Directions. Locate every line in the material that contains the word "located" and copy each of those lines. Case counts when matching.

Dataset content.
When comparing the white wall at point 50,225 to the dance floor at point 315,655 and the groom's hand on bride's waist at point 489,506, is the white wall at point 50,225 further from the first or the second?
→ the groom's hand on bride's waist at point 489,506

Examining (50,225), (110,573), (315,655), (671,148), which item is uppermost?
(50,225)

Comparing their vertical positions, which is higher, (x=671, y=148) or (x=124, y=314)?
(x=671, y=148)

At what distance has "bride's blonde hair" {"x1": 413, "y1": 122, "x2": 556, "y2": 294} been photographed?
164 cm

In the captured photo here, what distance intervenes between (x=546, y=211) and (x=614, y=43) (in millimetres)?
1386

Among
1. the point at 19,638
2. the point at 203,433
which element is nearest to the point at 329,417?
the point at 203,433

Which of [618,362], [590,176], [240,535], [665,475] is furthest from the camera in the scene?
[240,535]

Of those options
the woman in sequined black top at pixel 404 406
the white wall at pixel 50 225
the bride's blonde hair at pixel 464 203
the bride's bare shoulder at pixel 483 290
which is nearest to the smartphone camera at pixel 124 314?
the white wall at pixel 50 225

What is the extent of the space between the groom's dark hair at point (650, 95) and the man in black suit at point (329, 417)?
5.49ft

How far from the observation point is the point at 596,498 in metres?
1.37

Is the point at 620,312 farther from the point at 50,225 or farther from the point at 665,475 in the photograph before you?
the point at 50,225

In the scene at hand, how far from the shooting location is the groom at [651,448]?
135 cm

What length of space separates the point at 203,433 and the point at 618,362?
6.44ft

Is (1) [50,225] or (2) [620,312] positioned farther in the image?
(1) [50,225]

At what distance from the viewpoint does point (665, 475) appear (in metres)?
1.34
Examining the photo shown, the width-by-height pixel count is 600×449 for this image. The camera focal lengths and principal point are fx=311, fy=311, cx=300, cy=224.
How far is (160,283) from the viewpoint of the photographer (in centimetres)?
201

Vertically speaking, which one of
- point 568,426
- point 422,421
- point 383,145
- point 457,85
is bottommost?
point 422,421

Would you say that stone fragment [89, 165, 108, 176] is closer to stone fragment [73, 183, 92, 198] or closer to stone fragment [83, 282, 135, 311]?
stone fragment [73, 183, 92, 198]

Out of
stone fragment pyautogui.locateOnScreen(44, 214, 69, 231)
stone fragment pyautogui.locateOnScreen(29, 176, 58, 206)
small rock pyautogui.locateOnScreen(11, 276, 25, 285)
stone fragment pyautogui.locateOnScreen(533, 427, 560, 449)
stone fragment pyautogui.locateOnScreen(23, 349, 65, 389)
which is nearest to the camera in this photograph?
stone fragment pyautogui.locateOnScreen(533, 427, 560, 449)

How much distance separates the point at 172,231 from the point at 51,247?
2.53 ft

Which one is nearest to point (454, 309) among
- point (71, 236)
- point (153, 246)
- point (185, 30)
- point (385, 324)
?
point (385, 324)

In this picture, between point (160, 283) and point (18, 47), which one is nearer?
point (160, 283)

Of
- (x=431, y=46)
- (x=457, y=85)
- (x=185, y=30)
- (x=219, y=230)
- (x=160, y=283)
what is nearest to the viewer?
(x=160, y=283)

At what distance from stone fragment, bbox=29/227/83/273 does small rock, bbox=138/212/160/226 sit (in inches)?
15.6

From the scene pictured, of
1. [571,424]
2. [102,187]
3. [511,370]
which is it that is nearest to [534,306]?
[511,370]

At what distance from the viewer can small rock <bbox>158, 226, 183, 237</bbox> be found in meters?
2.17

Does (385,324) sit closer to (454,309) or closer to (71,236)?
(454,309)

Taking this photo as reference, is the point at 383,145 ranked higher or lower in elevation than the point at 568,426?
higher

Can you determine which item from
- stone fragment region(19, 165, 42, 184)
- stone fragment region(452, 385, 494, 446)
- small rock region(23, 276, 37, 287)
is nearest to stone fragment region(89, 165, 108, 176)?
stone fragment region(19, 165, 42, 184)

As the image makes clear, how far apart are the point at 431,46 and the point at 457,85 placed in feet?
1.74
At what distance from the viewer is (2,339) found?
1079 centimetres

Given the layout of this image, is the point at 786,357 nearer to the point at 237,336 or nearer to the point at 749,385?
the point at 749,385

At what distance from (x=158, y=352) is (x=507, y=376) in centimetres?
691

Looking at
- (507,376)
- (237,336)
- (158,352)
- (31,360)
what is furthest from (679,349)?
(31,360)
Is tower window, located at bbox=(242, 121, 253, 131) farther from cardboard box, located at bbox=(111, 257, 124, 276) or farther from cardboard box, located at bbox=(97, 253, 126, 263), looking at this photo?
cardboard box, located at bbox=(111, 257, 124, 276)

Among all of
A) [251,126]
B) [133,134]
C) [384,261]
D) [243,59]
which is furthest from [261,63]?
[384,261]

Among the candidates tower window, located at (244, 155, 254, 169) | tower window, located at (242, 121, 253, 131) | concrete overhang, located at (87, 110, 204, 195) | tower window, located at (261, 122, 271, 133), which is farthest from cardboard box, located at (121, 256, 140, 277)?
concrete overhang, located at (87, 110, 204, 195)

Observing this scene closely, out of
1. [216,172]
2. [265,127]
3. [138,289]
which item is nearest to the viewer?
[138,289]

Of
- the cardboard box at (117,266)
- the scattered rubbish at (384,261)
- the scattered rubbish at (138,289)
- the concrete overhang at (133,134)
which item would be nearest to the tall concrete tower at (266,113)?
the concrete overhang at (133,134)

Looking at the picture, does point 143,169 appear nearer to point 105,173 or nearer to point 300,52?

In response.
Is tower window, located at bbox=(242, 121, 253, 131) farther from cardboard box, located at bbox=(111, 257, 124, 276) or farther from cardboard box, located at bbox=(97, 253, 126, 263), looking at this photo?
cardboard box, located at bbox=(111, 257, 124, 276)
Among the candidates tower window, located at (244, 155, 254, 169) | tower window, located at (242, 121, 253, 131) | concrete overhang, located at (87, 110, 204, 195) | tower window, located at (261, 122, 271, 133), which is farthest from cardboard box, located at (121, 256, 140, 277)?
concrete overhang, located at (87, 110, 204, 195)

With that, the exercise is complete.